Generally, the drug is not effective, particularly by itself, in modifying the disease further in terms of responses in the bone marrow, histopathologic responses, molecular responses, bone marrow fibrosis reduction, and does incur treatment of emergent on-target cytopenias. The field has moved more recently into combination therapy approaches to try to build upon that initial success. Along the way, other JAK inhibitors have been approved, like fedratinib, which provides a commercial access to second-line agents to try to rescue spleen symptoms symptom burden in those patients who've previously seen ruxolitinib in which a third of the patients can have substantial benefit from fedratinib. That's an important drug that still remains accessible to community oncologists.

Then, the approval of pacritinib expands the ability to give a JAK inhibitor to those patients who have thrombocytopenia, which has been the unmet need. These patients are particularly poor and the current JAK inhibitors are not indicated for patients with less than 50,000. It kind of rounds out the ability to provide treatment options and gives the ability to treat patients with these drugs. It's important to point out that momelotinib has also provided frontline data and will be presented at upcoming meetings showing that it is a drug in the ruxolitinib treated patient population with anemia that can afford spleen and symptom benefit. Also importantly, to maintain transfusion independence in patients with significant anemia, transfusion dependence, and maybe an option that may become commercially available in the future to address and to have additional treatment options for patients with significant anemia and in need of JAK inhibition.

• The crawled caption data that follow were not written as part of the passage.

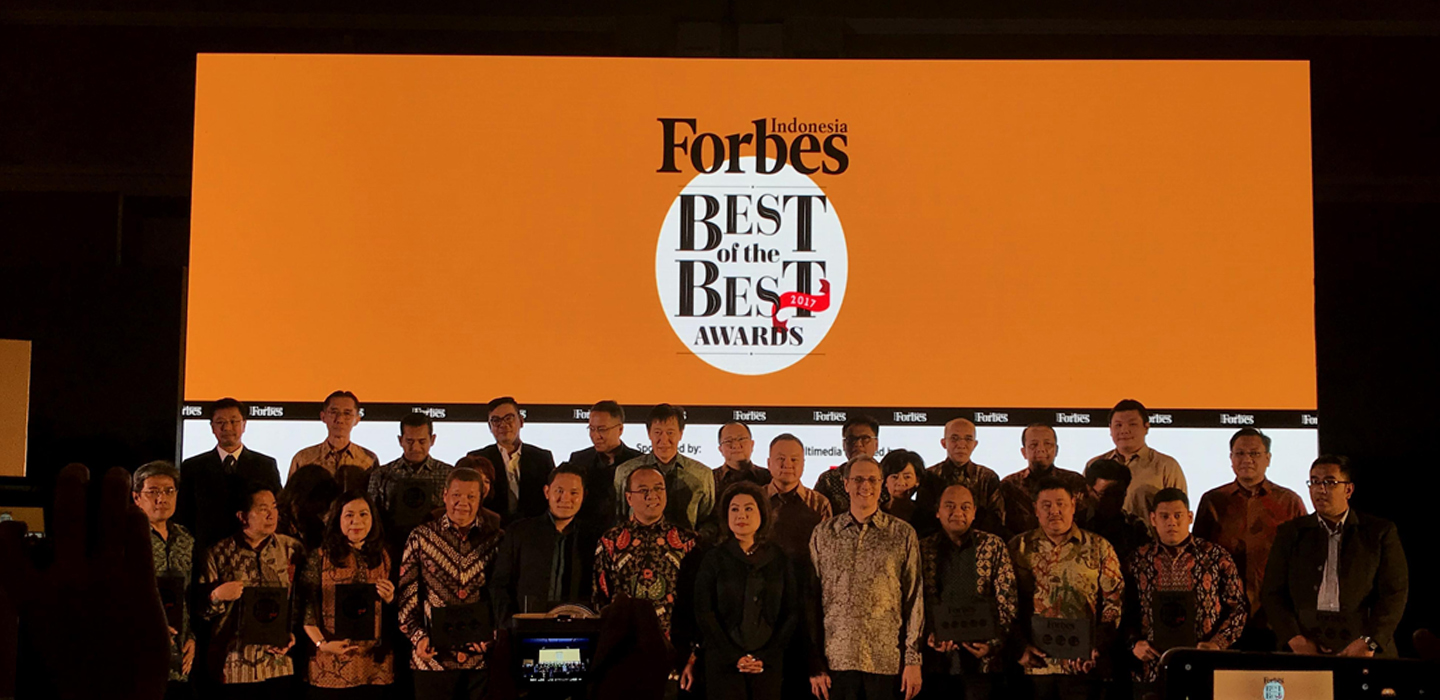Indonesia Forbes Best Of The Best Award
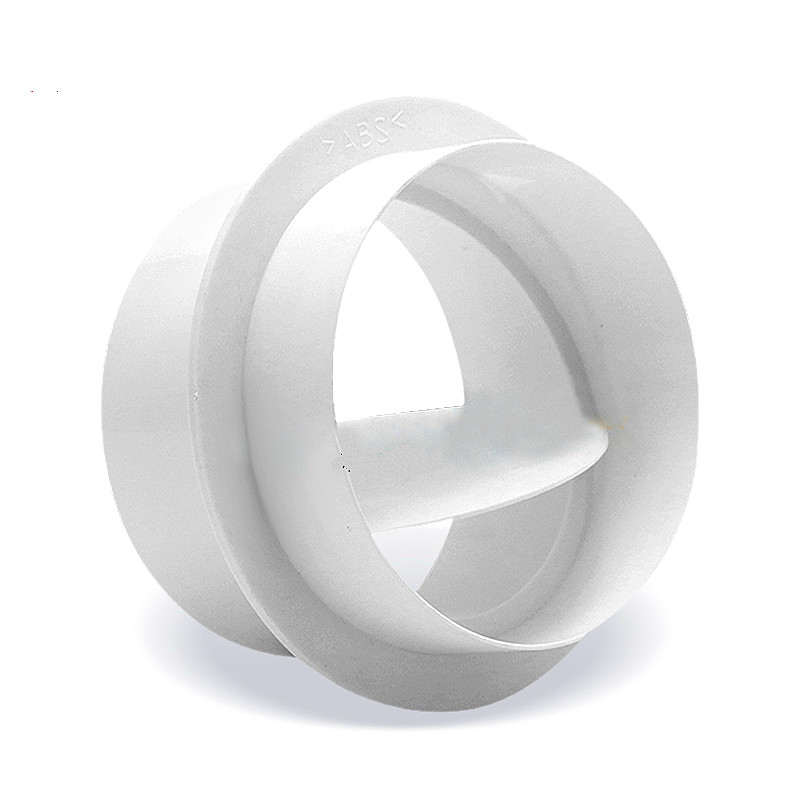 Pvc Exhaust Fan Check Valve Round Pipe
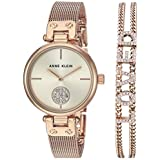 Anne Klein Women's Swarovski Crystal Accented Rose Gold-Tone Mesh Watch and Bracelet Set, AK/3552RGST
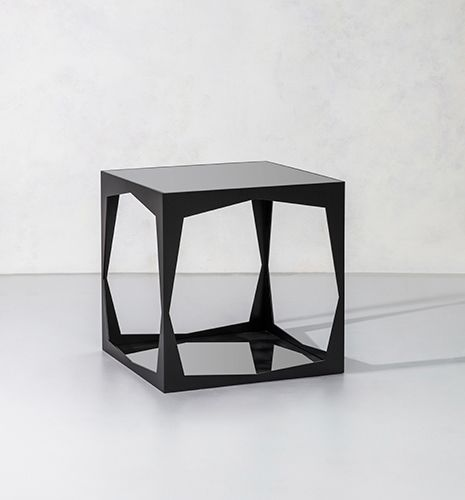 contemporary side table / metal / rectangular
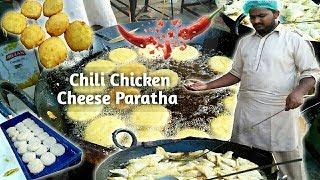 Chili Chicken Cheese Paratha | Quick Breakfast | Spicy Paratha | Street food of Karachi Pakistan
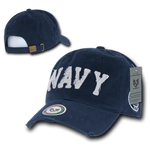 US Navy Southern Cal Vintage Cap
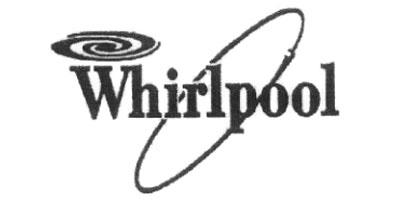 惠而浦(whirlpool)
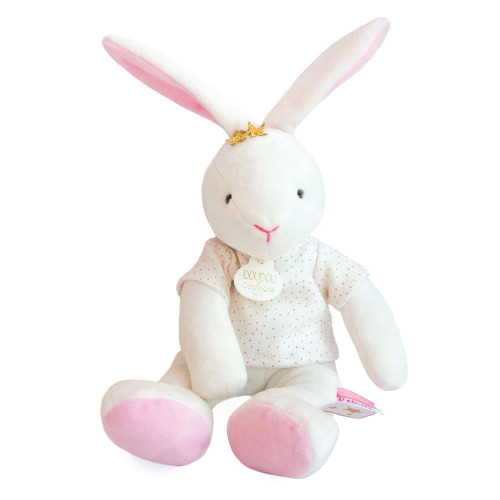 Star Pink Bunny Plush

It is exciting to see it go from 0 to 4 JAK inhibitors and to see the explosion of combination treatment approaches and other approaches like an imetelstat that are aiming to modify the history of this disease. It is a very exciting period for clinical investigators and practitioners to be treating myelofibrosis.

How do you feel the recent FDA approval of pacritinib will impact the future of this space?

I'm thrilled about the approval, and I think it was a long time in the making. I personally think it probably could have been approved a long time ago as the data has been available, particularly from the phase 3 study demonstrating the safety profile and efficacy of pacritinib in those patients with low platelets that don't have other options. These patients do very poorly. The ability to deliver some relief from symptoms is crucial to this subset of patients, so I'm excited to see that.

The reality is, with these approvals, we move the field forward. It is incremental, but pacritinib potentially has other applications as well. It's an IRAK inhibitor, so inhibiting the IO1 pathway and down regulating nuclear factor kappa B also has other important effects in this disease and related diseases. The potential to combine equipment with other drugs also exists, and I think there's a lot of possibilities to look forward to.